The term “animal” refers to any living being with a skeleton, including all forms of vertebrates, amphibians, reptiles, mollusks, arachnids, birds, and mammals. Virtually all of the earth’s animal kingdom can be considered animalia, with the exception of insects. Insects belong to the class Arachnida, which includes spiders, insects, aphids, mosquitoes, lacewings, mealy bugs, termites, spiders, and sawflies. Insects have both external and internal parasites, which depend upon the type of animal they parasitize (whether it is an animal or a plant). Parasites do not require a blood supply to survive, since their hosts, animals that feed on them, provide this supply.
A structure called the animal cell is present in all animals, including humans. The animal cell is a sphere about 4 inches in diameter and made up of three layers: an outer layer covered by a thick epidermis; a middle layer covered by a thin membrane that receives food; and an inner layer that store the accumulated feces. The animal cell has the unique position of being both its shell and its housing. The animal cell walls continuously undergo an active process of cell division and the cell wall becomes shorter and thinner as the animal grows. The size of an animal cell depends upon how large the animal is and how well-developed it is, while the function of an animal cell remains constant whether it is an animal or a plant cell.
Each animal has several types of animal cells. These include prophylactic (or skin) cells that cover the animal’s body; pilosebaceous (or hair) cells that line the head and neck; lymphocytes that circulate lymph within the animal; endocrine cells that produce hormones in the animal; and metalloplasties that assemble the animal’s skeleton. Animals also secrete fluids from their exoskeletons. These fluids include bile and feces. Bile secretions originate in the liver, while feces are excreted in the colon.
All animals share a common ancestry that goes back millions of years. Among the most prominent group of mammals are rodents and insects. Rodents have spread widely throughout the world and are found in all habitats; although they generally are less visible than other kinds of mammal species. Among insects, honey bees and certain forms of mosquitoes are the most important of all insect colonies.

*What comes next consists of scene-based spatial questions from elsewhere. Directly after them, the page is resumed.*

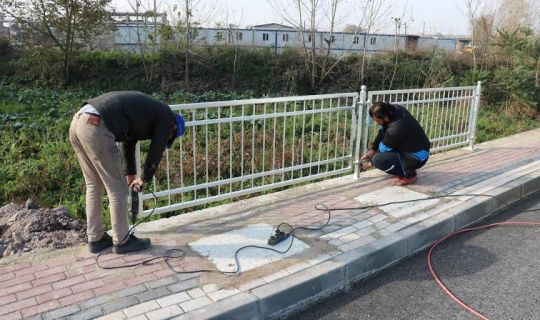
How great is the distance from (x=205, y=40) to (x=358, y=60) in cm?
554

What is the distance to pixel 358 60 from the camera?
1600 centimetres

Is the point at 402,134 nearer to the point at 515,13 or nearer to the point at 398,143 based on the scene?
the point at 398,143

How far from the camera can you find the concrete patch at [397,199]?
4.76 meters

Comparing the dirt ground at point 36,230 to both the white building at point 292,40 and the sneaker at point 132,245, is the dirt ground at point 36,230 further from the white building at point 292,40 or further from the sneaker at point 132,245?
the white building at point 292,40

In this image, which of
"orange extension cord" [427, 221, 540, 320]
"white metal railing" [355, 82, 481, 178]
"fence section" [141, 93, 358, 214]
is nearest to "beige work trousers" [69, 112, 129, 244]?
"fence section" [141, 93, 358, 214]

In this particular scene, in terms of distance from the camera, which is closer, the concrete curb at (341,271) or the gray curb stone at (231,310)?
the gray curb stone at (231,310)

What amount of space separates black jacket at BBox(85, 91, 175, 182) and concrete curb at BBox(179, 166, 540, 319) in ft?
4.04

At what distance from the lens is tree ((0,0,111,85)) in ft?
47.9

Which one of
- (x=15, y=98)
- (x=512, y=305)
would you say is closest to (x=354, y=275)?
(x=512, y=305)

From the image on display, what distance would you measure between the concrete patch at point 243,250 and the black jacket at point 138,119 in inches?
31.1

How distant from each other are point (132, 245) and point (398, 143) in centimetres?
335

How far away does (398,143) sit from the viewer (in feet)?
18.0

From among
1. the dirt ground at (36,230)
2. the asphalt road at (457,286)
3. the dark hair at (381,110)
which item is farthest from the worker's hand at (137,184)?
the dark hair at (381,110)

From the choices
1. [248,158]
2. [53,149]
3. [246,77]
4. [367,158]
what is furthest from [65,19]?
[367,158]
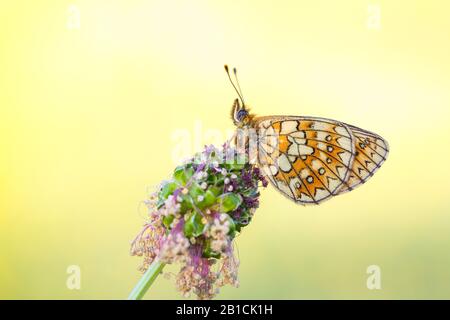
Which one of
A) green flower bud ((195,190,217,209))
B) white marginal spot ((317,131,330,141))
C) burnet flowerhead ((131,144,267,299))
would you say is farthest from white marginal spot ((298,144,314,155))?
green flower bud ((195,190,217,209))

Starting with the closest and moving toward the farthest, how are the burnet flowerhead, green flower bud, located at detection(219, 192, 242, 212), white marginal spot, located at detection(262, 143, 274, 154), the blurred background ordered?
the burnet flowerhead
green flower bud, located at detection(219, 192, 242, 212)
white marginal spot, located at detection(262, 143, 274, 154)
the blurred background

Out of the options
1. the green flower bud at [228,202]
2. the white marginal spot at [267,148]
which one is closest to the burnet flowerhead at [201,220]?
the green flower bud at [228,202]

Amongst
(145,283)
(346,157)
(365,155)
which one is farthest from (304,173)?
(145,283)

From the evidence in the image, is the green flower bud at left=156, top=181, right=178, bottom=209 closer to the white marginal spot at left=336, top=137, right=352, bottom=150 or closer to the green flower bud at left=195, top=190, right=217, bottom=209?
the green flower bud at left=195, top=190, right=217, bottom=209

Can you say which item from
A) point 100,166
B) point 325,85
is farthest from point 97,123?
point 325,85

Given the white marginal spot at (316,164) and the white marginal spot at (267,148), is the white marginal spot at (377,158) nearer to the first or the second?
the white marginal spot at (316,164)
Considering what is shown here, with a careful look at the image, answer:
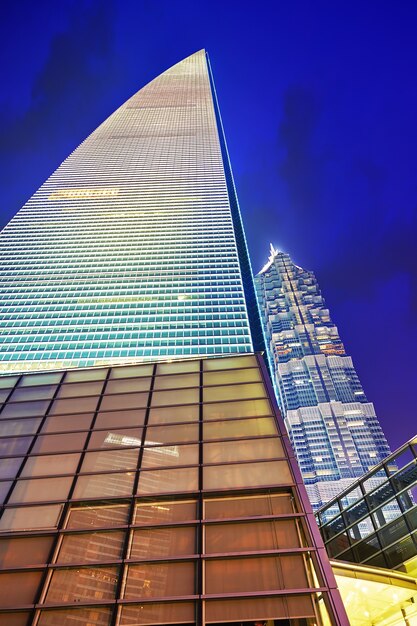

Insects and arachnids constitute the bulk of the animal kingdom with over half the entire animal kingdom made up of insects. A few invertebrates make up the remaining portion of the animal kingdom. The majority of insects are aquatic. Most animals with an external skeleton (including humans) are not necessarily amphibians, but there are invertebrates such as crickets, centipedes, certain types of spiders, leeches, fish, lizards, salamanders, and snails that may be considered to be amphibian. The only known scientifically accurate classification of amphibians is based on the extent of the animal’s ability to retain its watery environment. Amnemics include some of the largest known fish, turtles, chompers, and alligators.